### EXCERPT TO READ
◇ ◇ ◇
If you don't have at least a little extra cash available, swing by the ATM today.
2. Hoard Soap
The best way to protect against the flu is to wash your hands. You can't do this without soap. Alcohol-based hand wash (like Purell) also works -- just make sure it's at least 60% alcohol.
3. Buy Water
I hate bottled water. It's terrible for the environment. But let's face it: without water we can't survive. Buy a few gallons of water to store in case of an emergency.
4. Purchase Dried Grains
If your shelves are looking scarce, go buy a few packages of pasta or rice.
5. Procure Non-Perishable Proteins
Dried beans are amazing. They keep forever, are tasty, and are immensely cheaper than canned beans. Peanut butter is another favorite protein. Unless you want to be sitting in your house eating plain rice during an emergency, now is the time to buy a few other staples.
6. Stock up on Canned Fruits and Veggies
Would storing a few cans a peaches and green beans in your cabinet be so difficult? Canned fruits and veggies may not taste the best. But, they're cheap and they keep.
7. Check Your First Aid Kit
Do you have the basics in your first aid kit? A thermometer and acetaminophen or ibuprofen are probably the two most essential items for the flu. Here's the Red Cross' First Aid Kit Checklist. Or you can buy a pre-assembled first aid kit for about $15.
8. Find Your Flashlight
Chances are you have a flashlight, but it's tucked away in the darkest cupboard in your basement. Find it and check the batteries.
9. Test Your Portable Radio
Neither your iPod nor Pandora will help you if you don't have electricity and you need to get the latest news. You will need a portable radio with working batteries.
10. Make an Emergency Contact List (on Paper)
Again, if there is no electricity your cell phone battery will only last so long. Now is the time to get your emergency contact numbers off of your phone and write them on paper.
11. Stash Away Extra Prescriptions
If you, your pet, or anyone in your family is on a prescription medication, make sure you have 1-3 months extra supplies.
12. Consider Buying N-95 Masks
About 3 years ago my dad bought me a few packages of N-95 masks. His good friend who is a doctor told him that if there was ever a pandemic these things would be gone from the shelves in a heartbeat. At the time I sort of laughed at my dad. But guess what -- I still have those masks.
This may being going a little too far, but buying a few N-95 masks is worth thinking about. They are relatively cheap considering the mental comfort they may give you.
Also note -- studies have shown they much more effective when placed on a sick person than on yourself.
13. Know Your Work/School's Emergency and/or Pandemic Plan
What is your work or school's plan in case of an emergency or pandemic? Will you be expected to work remotely? Will classes be canceled? Most large companies and schools have their emergency plans online -- take a look.
◇ ◇ ◇
(Stored data)
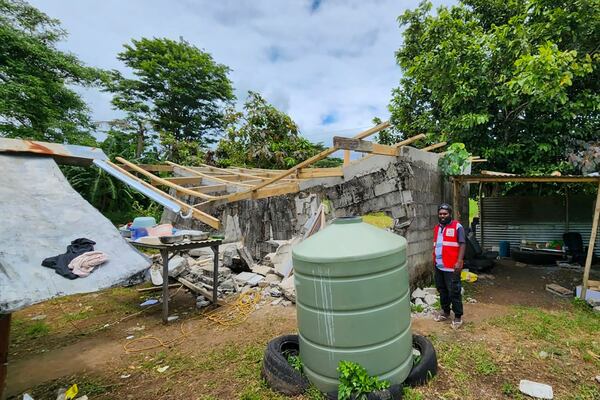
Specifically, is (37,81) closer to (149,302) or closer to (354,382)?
(149,302)

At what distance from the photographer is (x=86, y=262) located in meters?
2.54

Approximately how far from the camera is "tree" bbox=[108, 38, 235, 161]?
19703 millimetres

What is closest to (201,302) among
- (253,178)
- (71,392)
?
(71,392)

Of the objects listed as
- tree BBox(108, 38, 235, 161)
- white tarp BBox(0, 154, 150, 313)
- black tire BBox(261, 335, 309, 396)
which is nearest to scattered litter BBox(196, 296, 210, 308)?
black tire BBox(261, 335, 309, 396)

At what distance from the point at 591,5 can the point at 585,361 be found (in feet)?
25.2

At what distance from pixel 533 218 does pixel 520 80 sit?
5916mm

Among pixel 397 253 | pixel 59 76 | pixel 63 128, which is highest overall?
pixel 59 76

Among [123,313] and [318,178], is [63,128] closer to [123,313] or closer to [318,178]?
[123,313]

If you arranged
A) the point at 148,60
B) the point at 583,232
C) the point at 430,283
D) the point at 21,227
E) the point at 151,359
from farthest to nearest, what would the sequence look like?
the point at 148,60 → the point at 583,232 → the point at 430,283 → the point at 151,359 → the point at 21,227

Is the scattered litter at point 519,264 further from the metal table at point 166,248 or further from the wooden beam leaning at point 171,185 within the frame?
the wooden beam leaning at point 171,185

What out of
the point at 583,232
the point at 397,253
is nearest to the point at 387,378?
the point at 397,253

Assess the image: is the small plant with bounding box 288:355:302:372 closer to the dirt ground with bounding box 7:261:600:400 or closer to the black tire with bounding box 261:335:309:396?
the black tire with bounding box 261:335:309:396

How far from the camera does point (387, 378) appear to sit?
278 cm

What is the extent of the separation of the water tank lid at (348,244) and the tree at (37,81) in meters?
13.0
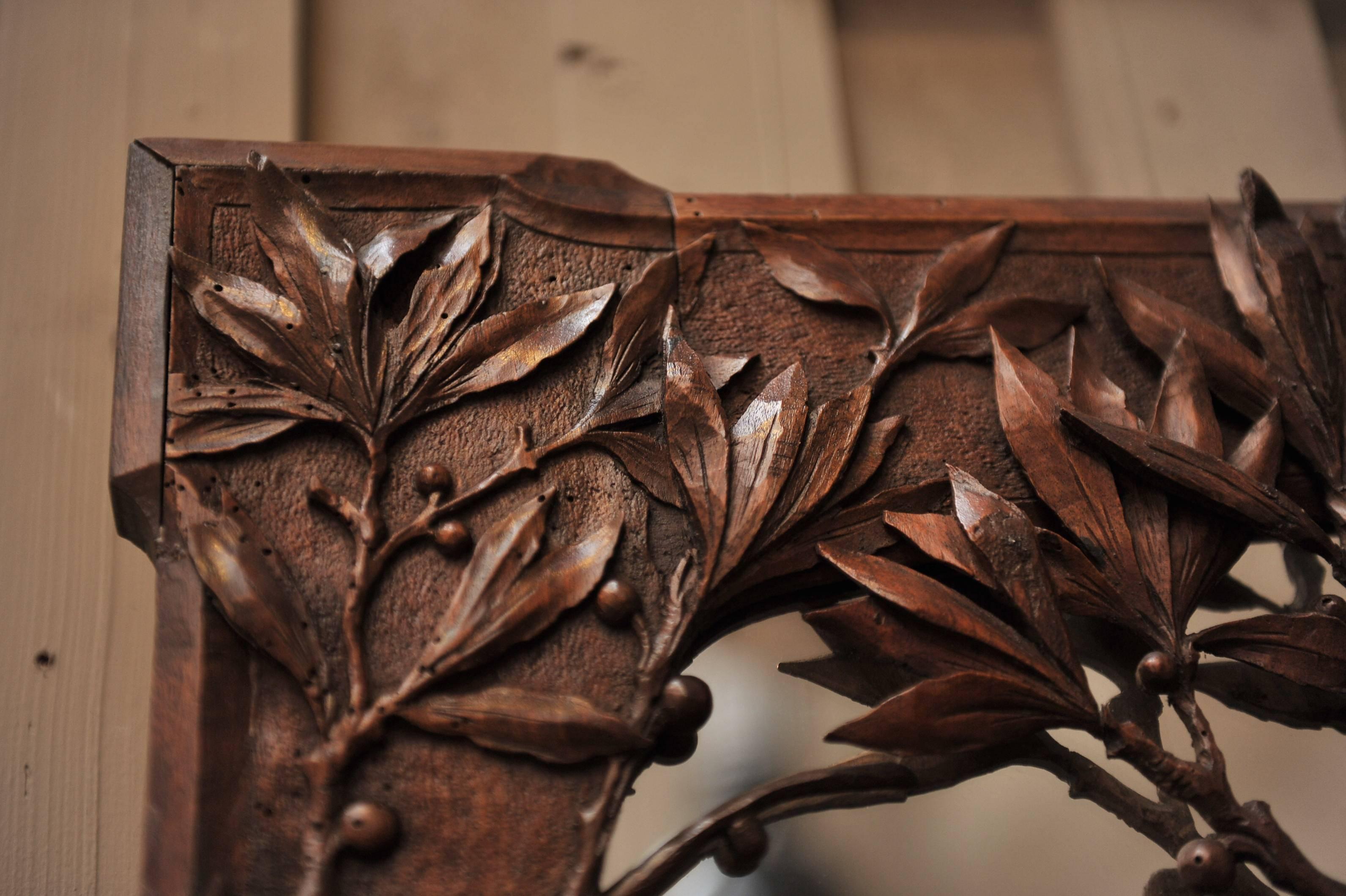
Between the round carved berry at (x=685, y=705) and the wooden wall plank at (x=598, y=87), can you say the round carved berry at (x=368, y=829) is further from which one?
the wooden wall plank at (x=598, y=87)

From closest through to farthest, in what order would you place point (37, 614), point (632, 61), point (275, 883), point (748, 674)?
point (275, 883) < point (748, 674) < point (37, 614) < point (632, 61)

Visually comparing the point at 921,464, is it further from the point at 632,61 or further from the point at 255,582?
the point at 632,61

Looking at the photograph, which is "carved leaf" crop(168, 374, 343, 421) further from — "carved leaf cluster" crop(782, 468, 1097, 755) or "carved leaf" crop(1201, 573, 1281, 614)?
"carved leaf" crop(1201, 573, 1281, 614)

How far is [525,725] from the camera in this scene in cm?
47

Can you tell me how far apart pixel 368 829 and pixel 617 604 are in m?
0.15

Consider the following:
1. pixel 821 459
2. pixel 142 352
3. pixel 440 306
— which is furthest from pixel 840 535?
pixel 142 352

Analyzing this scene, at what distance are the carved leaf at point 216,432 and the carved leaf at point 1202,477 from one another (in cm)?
43

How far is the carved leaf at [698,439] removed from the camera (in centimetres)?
52

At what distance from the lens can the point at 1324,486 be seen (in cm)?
61

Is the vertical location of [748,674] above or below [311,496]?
below

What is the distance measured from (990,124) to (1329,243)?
37cm

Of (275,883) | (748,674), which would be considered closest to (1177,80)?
(748,674)

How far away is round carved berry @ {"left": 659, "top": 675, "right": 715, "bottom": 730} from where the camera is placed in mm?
493

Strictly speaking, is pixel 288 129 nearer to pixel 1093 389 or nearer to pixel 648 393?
pixel 648 393
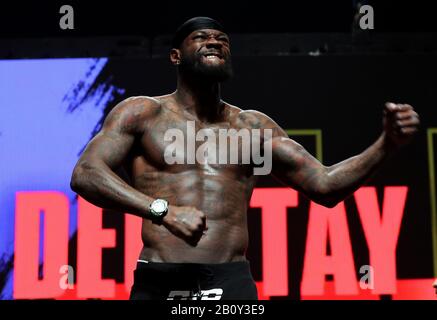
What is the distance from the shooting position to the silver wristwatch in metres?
2.04

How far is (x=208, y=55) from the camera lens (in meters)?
2.50

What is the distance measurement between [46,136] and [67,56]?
1.63 feet

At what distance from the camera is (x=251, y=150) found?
2488 mm

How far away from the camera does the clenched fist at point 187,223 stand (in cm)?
194

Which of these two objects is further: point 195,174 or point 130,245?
point 130,245

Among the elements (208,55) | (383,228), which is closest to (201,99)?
(208,55)

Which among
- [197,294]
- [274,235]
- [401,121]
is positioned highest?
[401,121]

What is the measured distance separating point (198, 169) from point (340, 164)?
467mm

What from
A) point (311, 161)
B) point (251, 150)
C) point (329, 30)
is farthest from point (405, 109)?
point (329, 30)

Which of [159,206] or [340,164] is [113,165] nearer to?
[159,206]

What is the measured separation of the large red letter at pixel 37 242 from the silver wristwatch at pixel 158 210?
206cm

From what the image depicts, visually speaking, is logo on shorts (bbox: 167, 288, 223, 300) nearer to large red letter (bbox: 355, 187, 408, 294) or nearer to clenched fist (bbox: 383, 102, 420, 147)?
clenched fist (bbox: 383, 102, 420, 147)

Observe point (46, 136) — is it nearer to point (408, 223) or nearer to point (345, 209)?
point (345, 209)
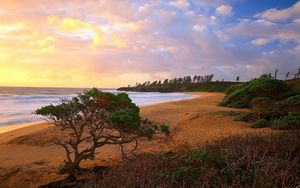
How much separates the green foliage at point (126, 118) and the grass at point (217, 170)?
2.34 m

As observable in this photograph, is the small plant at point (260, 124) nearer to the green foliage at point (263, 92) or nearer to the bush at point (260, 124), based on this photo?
the bush at point (260, 124)

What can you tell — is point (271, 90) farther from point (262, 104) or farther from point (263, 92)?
point (262, 104)

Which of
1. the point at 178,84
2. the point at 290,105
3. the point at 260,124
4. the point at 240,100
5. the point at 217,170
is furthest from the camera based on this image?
the point at 178,84

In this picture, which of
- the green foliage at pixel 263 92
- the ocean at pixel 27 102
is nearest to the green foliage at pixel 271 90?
the green foliage at pixel 263 92

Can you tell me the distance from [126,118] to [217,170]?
12.3ft

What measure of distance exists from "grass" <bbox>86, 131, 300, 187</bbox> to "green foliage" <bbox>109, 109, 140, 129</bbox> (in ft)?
7.68

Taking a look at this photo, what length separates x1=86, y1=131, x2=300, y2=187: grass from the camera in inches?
186

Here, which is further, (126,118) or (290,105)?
(290,105)

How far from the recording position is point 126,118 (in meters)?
8.80

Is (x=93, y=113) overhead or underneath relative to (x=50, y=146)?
overhead

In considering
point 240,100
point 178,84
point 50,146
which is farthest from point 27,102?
point 178,84

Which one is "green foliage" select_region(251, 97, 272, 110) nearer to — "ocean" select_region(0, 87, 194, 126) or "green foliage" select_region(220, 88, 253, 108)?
"green foliage" select_region(220, 88, 253, 108)

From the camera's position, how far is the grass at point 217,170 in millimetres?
4727

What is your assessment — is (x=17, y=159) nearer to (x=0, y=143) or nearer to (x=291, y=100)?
(x=0, y=143)
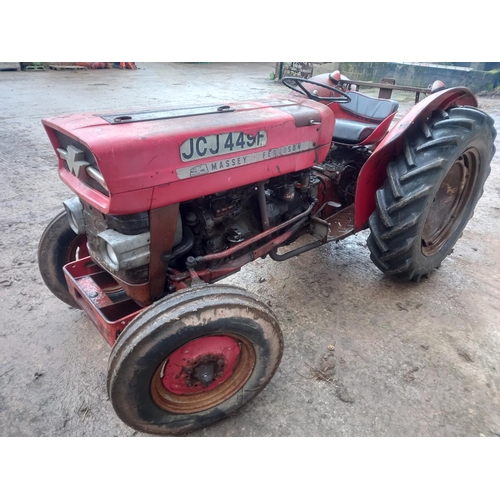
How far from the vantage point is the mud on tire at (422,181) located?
7.54 ft

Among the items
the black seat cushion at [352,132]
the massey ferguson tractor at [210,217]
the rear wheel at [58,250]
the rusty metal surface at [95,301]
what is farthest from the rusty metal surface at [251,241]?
the rear wheel at [58,250]

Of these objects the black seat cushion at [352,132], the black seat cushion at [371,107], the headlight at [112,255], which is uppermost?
the black seat cushion at [371,107]

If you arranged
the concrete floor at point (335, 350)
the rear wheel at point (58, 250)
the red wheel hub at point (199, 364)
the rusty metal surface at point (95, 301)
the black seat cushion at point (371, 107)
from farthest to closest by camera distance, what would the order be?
1. the black seat cushion at point (371, 107)
2. the rear wheel at point (58, 250)
3. the concrete floor at point (335, 350)
4. the rusty metal surface at point (95, 301)
5. the red wheel hub at point (199, 364)

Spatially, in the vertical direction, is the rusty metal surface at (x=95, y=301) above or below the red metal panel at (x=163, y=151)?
below

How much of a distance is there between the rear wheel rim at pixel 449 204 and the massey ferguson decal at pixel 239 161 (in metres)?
1.18

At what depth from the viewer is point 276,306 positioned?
104 inches

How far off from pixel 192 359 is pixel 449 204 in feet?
7.50

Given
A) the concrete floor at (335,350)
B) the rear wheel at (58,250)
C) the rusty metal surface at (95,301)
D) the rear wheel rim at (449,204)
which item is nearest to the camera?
the rusty metal surface at (95,301)

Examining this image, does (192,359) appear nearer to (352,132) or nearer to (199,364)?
(199,364)

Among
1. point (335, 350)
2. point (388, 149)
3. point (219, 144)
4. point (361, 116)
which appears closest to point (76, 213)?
point (219, 144)

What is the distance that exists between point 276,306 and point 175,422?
3.66 ft

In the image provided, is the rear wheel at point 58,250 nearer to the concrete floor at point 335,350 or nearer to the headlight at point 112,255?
the concrete floor at point 335,350

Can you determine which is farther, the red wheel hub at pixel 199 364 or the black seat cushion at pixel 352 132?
the black seat cushion at pixel 352 132

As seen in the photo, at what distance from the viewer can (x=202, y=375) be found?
1729mm
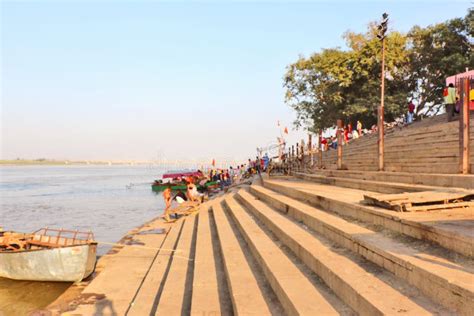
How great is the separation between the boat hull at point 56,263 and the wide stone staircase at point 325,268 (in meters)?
1.19

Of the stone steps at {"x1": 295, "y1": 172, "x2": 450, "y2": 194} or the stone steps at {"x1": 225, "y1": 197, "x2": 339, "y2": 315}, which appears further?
the stone steps at {"x1": 295, "y1": 172, "x2": 450, "y2": 194}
◇ ◇ ◇
### PROBLEM
List every specific food, not counting water, that the emergency preparedness tips suggest buying or storing.

### OUTPUT FOR THIS TASK
Pasta, rice, dried beans, peanut butter, peaches, green beans